Jigzter;n9727321 said:
You seem to have misunderstood my statement. I never said anything about the devs banning a 3rd party utility/application. I said the devs "don't ban players who use it," which they should obviously be able to do if they wanted to. Also, they can simply announce that they are officially against the software and its features for any number of reasons. But do they?
You misunderstood my statement.
They can't ban it. They can't
detect it. Therefore, they can't ban players that use it. Announcements mean absolutely jack squat if there's zero enforcement, which is impossible to do.
There is no way to stop it, other than taking a heavy handed approach against the maker - but that would only inevitably see a rise of another maker that wouldn't cooperate or be entirely underground.

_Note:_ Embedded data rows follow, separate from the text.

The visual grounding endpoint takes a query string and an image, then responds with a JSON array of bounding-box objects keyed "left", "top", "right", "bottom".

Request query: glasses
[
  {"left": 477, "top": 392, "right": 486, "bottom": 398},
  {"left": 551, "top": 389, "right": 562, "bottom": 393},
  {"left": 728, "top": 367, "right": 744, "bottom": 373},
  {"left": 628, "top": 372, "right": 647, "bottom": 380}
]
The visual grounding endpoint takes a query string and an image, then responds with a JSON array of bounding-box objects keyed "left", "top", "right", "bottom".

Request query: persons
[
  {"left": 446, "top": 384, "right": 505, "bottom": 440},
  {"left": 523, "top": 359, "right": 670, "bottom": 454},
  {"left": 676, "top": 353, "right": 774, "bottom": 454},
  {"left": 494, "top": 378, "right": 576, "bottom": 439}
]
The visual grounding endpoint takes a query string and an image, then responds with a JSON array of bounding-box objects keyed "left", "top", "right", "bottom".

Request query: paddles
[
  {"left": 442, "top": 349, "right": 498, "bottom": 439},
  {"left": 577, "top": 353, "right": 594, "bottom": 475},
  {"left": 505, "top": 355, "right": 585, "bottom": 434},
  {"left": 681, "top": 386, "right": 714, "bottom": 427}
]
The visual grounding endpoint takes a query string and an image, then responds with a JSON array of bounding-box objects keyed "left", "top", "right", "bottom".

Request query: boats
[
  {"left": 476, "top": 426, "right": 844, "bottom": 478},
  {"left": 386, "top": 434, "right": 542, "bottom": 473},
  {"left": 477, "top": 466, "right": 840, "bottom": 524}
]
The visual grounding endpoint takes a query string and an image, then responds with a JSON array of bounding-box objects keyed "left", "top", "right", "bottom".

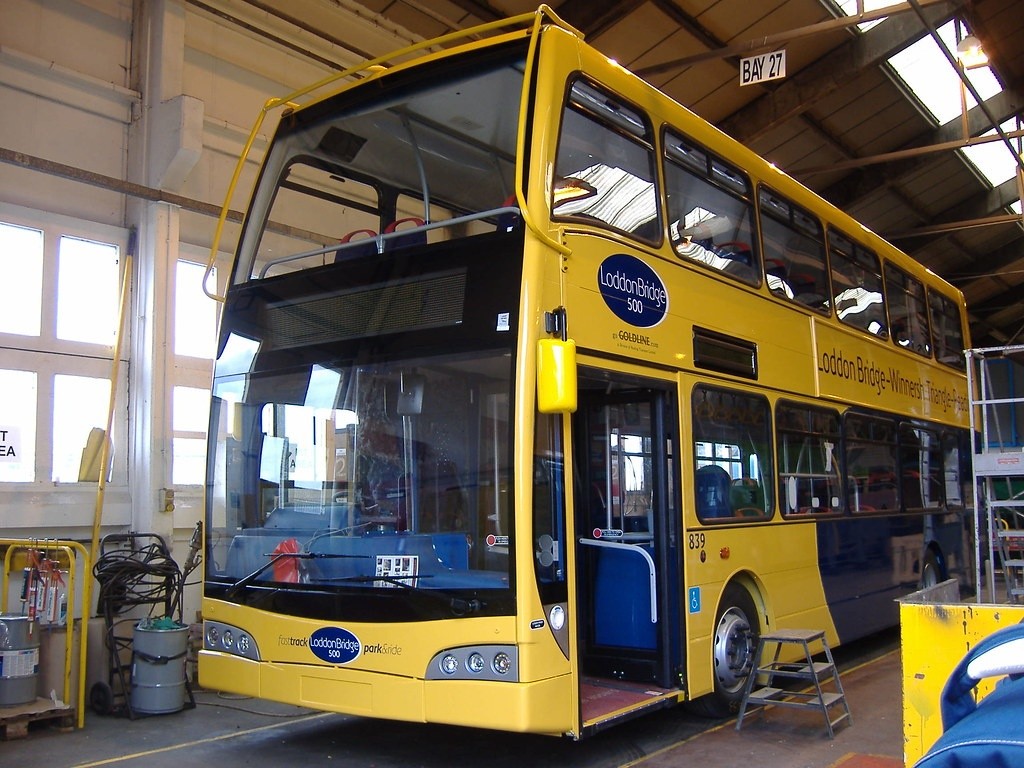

The only solution is to embrace what Gwent Tracker provides and provide it to everyone equally.
A useful thing with Gwent Tracker? Being able to see into graveyards without the opponent knowing you're looking. When you view a graveyard inside Gwent natively, the cursor hovers over the graveyard. If you're playing say... Monsters and viewing the opponent's graveyard, you're just screaming "I HAVE CARETAKER IN MY HAND".
It's little advantages like that summing into a much larger advantage. People that use Gwent Tracker have the upper hand, and there's no denying it.
Esmer;n9728061 said:
I think it's very simple: really good players will do the same w/o a tracker, and average players will do slightly worse.
So banning trackers will not change the top of the leaderboards, but will make the game harder for your average Joe. Since we all (both CDPR and the community) want the game to grow, it looks like not banning trackers is a good idea.
Besides, trackers won't show you any info the game client doesn't already know, so I doubt you can call it cheating.
Part of it is the information itself, and part of it is the speed at which the information is gathered. Really good players will not do the same without tracker, because outside of people with eidetic memory, it's not possible. Just wait until a tracker starts showing real statistics, like the % chance of drawing X card. Sometimes games are won and lost by thinning and % chance of drawing a clutch card.
There's a reason why they don't allow computers at the world series of poker. Sure, you can't see other people's cards, but you can calculate odds. And in fact, if you watch on TV, it shows those odds to the audience. Very few people can calculate those odds in their head.